By digoal
create table aa (id int, c1 int, c2 int, c3 int[], c4 timestamp);
insert into aa select generate_series(1,10000000), random()*100, random()*1000, array[(random()*100)::int, (random()*1000)::int], clock_timestamp();
create index idx_c3 on aa using gin (c3);
create index idx_c4 on aa (c4);
explain (analyze,verbose,timing,costs,buffers) select * from aa where c3 @> array[-1] order by c4 desc limit 10 offset 320;
The statistics are not generated, so the database selects an incorrect execution plan (for example, the GIN index is not used) and uses the c4 sorting index, resulting in a slowdown.
postgres=> select * from pg_stats where attname='c4' and tablename='aa';
schemaname | tablename | attname | inherited | null_frac | avg_width | n_distinct | most_common_vals | most_common_freqs | histogram_bounds | correlation | most_common_elems | most_common_elem_
freqs | elem_count_histogram
------------+-----------+---------+-----------+-----------+-----------+------------+------------------+-------------------+------------------+-------------+-------------------+------------------
------+----------------------
(0 rows)
postgres=> select * from pg_stats where attname='c3' and tablename='aa';
schemaname | tablename | attname | inherited | null_frac | avg_width | n_distinct | most_common_vals | most_common_freqs | histogram_bounds | correlation | most_common_elems | most_common_elem_
freqs | elem_count_histogram
------------+-----------+---------+-----------+-----------+-----------+------------+------------------+-------------------+------------------+-------------+-------------------+------------------
------+----------------------
(0 rows)
postgres=> explain (analyze,verbose,timing,costs,buffers) select * from aa where c3 @> array[-1] order by c4 desc limit 10 offset 320;
QUERY PLAN
-------------------------------------------------------------------------------------------------------------------------------------------------
Limit (cost=2039.27..2102.98 rows=10 width=52) (actual time=2382.421..2382.421 rows=0 loops=1)
Output: id, c1, c2, c3, c4
Buffers: shared hit=130422 read=27325
I/O Timings: read=116.959
-> Index Scan Backward using idx_c4 on public.aa (cost=0.43..318568.03 rows=50000 width=52) (actual time=2382.418..2382.419 rows=0 loops=1)

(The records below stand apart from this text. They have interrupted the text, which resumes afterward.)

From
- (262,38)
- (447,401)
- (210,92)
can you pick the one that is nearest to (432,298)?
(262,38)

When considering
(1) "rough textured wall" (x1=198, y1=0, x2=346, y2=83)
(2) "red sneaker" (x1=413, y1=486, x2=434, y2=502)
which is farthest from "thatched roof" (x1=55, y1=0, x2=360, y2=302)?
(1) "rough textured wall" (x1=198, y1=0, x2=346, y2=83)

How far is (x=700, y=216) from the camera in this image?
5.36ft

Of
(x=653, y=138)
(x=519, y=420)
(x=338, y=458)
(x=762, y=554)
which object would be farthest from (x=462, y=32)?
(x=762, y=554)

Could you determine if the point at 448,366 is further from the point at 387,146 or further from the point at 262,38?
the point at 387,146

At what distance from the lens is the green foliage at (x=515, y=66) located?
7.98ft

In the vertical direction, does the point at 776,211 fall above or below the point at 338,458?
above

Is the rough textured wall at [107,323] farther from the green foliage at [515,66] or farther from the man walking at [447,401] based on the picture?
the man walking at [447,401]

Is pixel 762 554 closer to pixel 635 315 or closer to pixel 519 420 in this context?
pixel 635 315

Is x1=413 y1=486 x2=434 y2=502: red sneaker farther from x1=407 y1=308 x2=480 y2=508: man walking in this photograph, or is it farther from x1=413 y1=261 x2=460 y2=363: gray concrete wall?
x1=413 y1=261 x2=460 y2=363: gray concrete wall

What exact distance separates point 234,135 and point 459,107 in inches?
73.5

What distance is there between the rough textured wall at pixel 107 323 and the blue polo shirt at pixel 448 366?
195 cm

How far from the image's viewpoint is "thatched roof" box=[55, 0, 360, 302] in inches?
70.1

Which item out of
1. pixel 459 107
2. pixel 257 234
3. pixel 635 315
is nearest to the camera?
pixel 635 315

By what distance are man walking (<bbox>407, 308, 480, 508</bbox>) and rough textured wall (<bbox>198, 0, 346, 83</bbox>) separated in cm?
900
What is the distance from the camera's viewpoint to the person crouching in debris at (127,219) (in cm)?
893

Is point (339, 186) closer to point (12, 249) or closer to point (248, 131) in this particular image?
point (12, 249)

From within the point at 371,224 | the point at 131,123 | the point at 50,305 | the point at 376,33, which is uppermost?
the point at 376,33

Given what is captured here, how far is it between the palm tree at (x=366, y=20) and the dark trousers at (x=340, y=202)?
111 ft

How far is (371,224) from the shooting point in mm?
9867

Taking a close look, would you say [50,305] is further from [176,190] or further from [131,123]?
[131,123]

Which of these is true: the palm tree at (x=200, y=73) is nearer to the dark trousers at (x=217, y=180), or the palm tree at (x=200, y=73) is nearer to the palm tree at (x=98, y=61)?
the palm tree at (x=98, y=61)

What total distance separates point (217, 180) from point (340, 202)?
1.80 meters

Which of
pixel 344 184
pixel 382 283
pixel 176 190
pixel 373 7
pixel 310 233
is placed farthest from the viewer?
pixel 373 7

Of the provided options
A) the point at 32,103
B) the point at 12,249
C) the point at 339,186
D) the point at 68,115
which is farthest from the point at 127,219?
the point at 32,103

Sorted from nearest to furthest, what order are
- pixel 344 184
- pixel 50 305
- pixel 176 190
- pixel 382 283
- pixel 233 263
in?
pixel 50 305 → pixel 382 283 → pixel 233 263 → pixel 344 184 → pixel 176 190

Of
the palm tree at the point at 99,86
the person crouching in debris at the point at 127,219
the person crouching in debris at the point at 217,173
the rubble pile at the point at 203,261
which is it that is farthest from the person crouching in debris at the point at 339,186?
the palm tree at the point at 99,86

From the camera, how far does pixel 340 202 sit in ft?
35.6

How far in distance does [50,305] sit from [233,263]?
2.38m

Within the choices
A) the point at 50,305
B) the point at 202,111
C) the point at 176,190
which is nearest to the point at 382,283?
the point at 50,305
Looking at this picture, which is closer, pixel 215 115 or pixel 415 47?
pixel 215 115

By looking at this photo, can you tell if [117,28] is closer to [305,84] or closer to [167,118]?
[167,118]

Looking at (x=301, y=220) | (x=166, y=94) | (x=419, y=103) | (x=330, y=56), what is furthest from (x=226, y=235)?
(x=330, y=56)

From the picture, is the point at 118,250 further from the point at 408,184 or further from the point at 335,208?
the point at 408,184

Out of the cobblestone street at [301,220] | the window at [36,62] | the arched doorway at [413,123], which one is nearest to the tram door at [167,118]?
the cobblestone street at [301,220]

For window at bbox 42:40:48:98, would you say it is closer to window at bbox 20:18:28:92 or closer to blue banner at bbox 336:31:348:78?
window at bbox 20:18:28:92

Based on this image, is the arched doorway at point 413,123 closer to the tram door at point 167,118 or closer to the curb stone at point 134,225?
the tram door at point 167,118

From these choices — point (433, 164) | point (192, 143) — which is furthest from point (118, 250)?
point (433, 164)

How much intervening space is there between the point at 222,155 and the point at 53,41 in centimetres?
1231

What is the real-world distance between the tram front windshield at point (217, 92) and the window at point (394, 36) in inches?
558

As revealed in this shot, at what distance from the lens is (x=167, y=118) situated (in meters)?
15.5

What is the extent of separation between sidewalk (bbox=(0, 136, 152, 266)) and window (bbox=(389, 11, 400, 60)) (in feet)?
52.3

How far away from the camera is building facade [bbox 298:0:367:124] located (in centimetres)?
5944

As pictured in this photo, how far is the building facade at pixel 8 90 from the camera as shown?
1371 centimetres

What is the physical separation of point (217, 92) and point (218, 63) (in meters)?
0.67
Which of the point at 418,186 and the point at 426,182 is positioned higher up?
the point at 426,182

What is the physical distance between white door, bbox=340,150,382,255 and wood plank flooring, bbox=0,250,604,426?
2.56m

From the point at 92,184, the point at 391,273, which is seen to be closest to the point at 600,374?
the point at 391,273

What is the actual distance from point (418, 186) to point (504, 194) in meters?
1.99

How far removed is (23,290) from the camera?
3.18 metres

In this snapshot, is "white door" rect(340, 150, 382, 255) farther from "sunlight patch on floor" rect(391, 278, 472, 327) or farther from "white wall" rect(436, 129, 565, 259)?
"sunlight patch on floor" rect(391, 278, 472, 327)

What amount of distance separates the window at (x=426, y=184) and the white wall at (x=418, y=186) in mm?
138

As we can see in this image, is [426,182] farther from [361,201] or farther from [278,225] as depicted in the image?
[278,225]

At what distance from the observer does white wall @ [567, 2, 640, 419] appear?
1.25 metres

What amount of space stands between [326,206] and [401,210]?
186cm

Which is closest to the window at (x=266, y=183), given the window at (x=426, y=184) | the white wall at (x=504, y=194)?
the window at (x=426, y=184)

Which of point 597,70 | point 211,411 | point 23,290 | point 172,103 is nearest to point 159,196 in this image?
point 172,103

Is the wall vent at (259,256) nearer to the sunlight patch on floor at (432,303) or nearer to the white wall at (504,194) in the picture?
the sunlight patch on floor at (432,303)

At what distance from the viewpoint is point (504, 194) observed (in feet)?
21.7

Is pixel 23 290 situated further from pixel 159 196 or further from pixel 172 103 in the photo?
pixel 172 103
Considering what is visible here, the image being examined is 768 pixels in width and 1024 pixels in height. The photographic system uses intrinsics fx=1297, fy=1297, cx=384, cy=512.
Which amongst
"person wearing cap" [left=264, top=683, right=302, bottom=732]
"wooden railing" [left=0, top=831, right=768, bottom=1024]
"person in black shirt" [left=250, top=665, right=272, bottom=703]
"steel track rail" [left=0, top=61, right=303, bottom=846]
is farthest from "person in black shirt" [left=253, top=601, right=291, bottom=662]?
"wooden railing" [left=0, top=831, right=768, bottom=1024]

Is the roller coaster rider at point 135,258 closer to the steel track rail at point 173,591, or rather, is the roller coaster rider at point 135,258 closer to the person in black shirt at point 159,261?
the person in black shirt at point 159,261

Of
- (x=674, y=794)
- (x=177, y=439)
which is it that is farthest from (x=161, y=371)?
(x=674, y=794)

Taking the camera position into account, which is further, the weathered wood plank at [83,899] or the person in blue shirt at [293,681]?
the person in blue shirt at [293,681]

Output: id, c1, c2, c3, c4
Filter: (aa.c3 @> '{-1}'::integer[])
Rows Removed by Filter: 10000000
Buffers: shared hit=130422 read=27325
I/O Timings: read=116.959
Planning Time: 2.304 ms
Execution Time: 2382.443 ms
(12 rows)
After statistics are generated, it is perfect:
postgres=> vacuum analyze aa;
VACUUM
-- 查询pg_stats已经有统计信息了
postgres=> explain (analyze,verbose,timing,costs,buffers) select * from aa where c3 @> array[-1] order by c4 desc limit 10 offset 320;
QUERY PLAN
-------------------------------------------------------------------------------------------------------------------------------
Limit (cost=2857.15..2857.17 rows=10 width=49) (actual time=0.017..0.017 rows=0 loops=1)
Output: id, c1, c2, c3, c4
Buffers: shared hit=3
-> Sort (cost=2856.35..2862.60 rows=2500 width=49) (actual time=0.016..0.016 rows=0 loops=1)
Output: id, c1, c2, c3, c4
Sort Key: aa.c4 DESC
Sort Method: quicksort Memory: 25kB
Buffers: shared hit=3
-> Bitmap Heap Scan on public.aa (cost=28.17..2739.27 rows=2500 width=49) (actual time=0.013..0.013 rows=0 loops=1)
Output: id, c1, c2, c3, c4
Recheck Cond: (aa.c3 @> '{-1}'::integer[])
Buffers: shared hit=3
-> Bitmap Index Scan on idx_c3 (cost=0.00..27.55 rows=2500 width=0) (actual time=0.011..0.011 rows=0 loops=1)
Index Cond: (aa.c3 @> '{-1}'::integer[])
Buffers: shared hit=3
Planning Time: 0.197 ms
Execution Time: 0.045 ms
(17 rows)
There is also a more powerful method by forcibly using the index that orders by c4. In other words, forcibly execute a where condition in the c4 index. Then, common queries without the where condition cannot use this index.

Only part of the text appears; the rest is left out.